This is straight forward, it sets up the stack, calls the two other fibonacci functions, adds the value, tears down the stack, and returns. No branching, and no comparisons.

Now compare that with the assembly from the conventional approach

fibonacci(int):
    pushq   %rbp
    pushq   %rbx
    subq    $8, %rsp
    movl    %edi, %ebx
    movl    $0, %eax
    testl   %edi, %edi
    je  .L2
    movb    $1, %al
    cmpl    $1, %edi
    je  .L2
    leal    -1(%rdi), %edi
    call    fibonacci(int)
    movl    %eax, %ebp
    leal    -2(%rbx), %edi
    call    fibonacci(int)
    addl    %ebp, %eax
    .L2:
    addq    $8, %rsp
    popq    %rbx
    popq    %rbp
    ret

Each time the function is called it needs to do check if N is 0 or 1 and act appropriately. This comparison is not needed in the template version because it is built into the function via the magic of templates. My guess is that the un-optimized version of the template code is faster because you avoid those comparisons and would also not have any missed branch predictions.

  • 1
    I did tried all the optimization flag(o1 o2 o3) and did not find any such thing on my terminal. Did you see it in your case which you have explained or it is just your assumption. – Mantosh Kumar Mar 26 '14 at 2:00
  • 2
    I verified it using gcc.godbolt.org and all of the assembly output I show is a cut and paste from there. I made no assumptions. – Rastaban Mar 26 '14 at 17:26
  • I don't believe this is making use of c++ constexpr, simply the compiler optimizer doing something which is good, but not guaranteed. – xaxxon Apr 30 '17 at 9:36

Maybe just use a more efficient algorithm?

■ Request a ■
Put the records into a two-column CSV with the headers request and answer. Start with the line containing "What is the precise" and continue through the end of the records, with one row per request. Enclose each field in quotation marks, replace any line breaks with spaces, and leave out the pictures.

■ Input material ■
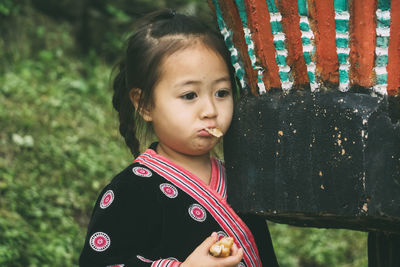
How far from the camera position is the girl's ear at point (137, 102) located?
1.71 m

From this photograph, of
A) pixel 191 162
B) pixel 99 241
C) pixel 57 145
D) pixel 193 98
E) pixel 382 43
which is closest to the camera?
pixel 382 43

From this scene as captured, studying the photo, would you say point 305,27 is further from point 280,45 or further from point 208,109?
point 208,109

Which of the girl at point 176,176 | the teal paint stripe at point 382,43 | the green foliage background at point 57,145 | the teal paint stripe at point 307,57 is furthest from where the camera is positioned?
the green foliage background at point 57,145

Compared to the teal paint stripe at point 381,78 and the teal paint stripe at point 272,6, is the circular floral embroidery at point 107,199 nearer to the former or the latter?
the teal paint stripe at point 272,6

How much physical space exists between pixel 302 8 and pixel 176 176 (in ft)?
2.08

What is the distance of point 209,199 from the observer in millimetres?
1576

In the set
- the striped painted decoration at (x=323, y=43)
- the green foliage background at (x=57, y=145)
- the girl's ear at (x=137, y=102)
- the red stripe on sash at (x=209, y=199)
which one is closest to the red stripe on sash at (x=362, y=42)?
the striped painted decoration at (x=323, y=43)

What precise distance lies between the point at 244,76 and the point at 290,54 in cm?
19

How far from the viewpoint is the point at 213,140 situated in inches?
62.6

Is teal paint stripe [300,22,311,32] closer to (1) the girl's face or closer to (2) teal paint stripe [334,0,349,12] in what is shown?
(2) teal paint stripe [334,0,349,12]

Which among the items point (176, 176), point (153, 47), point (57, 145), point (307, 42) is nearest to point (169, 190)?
point (176, 176)

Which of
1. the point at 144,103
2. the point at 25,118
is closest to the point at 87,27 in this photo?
the point at 25,118

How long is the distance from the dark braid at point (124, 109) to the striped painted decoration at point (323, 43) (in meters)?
0.67

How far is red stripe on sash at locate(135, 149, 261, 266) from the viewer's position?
1563 mm
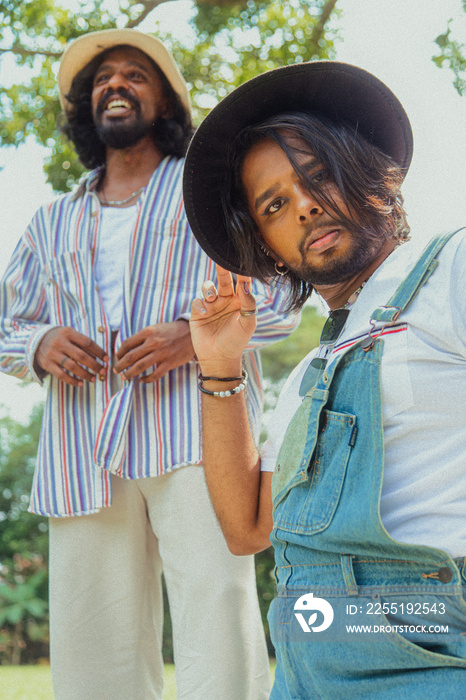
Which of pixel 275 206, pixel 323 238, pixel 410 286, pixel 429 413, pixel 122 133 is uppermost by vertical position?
pixel 122 133

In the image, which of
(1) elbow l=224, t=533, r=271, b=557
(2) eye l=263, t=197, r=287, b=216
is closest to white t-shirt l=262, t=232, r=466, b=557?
(2) eye l=263, t=197, r=287, b=216

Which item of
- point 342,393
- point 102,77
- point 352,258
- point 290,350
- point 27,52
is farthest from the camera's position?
point 290,350

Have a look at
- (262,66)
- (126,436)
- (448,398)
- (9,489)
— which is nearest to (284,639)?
(448,398)

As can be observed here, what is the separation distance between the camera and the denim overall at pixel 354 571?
4.37 ft

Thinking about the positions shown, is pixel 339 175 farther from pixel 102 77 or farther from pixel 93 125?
pixel 93 125

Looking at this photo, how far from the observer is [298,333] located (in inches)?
632

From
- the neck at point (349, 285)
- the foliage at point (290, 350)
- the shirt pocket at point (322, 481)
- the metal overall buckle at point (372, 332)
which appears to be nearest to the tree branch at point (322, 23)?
the neck at point (349, 285)

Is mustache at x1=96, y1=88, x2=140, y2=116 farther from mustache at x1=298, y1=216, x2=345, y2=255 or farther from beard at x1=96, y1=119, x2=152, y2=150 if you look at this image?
mustache at x1=298, y1=216, x2=345, y2=255

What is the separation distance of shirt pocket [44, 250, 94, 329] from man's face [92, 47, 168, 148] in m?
0.54

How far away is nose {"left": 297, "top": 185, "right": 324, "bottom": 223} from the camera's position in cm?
190

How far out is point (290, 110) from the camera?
83.0 inches

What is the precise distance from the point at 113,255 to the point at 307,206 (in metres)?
1.11

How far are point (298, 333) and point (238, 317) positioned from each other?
14.0 m

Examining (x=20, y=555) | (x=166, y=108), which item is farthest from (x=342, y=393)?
(x=20, y=555)
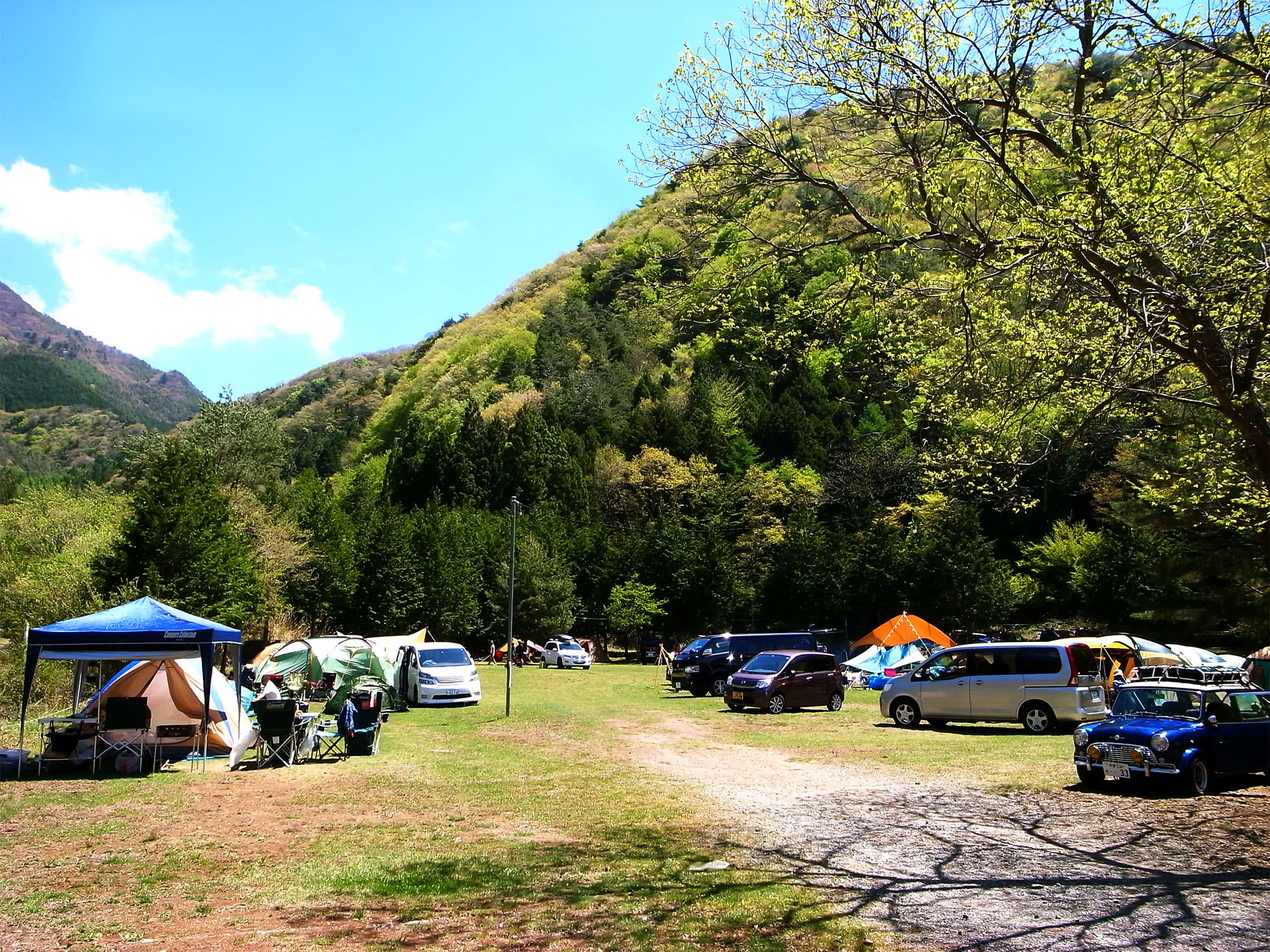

■ Request b ■
Transcribe the Fibonacci discussion starting with "This is straight" and going on through "and no comparisons.".

■ Complete response a ■
request,answer
"What is the precise distance from the point at 113,255 to the point at 307,206 (in metres)?","1.11"
"How far are point (298, 333) and point (238, 317) positioned from each other?","14.0 m"
"Examining (x=20, y=555) | (x=166, y=108), which item is farthest from (x=342, y=393)?","(x=20, y=555)"

■ Complete response b ■
This is straight forward, it sets up the stack, calls the two other fibonacci functions, adds the value, tears down the stack, and returns. No branching, and no comparisons.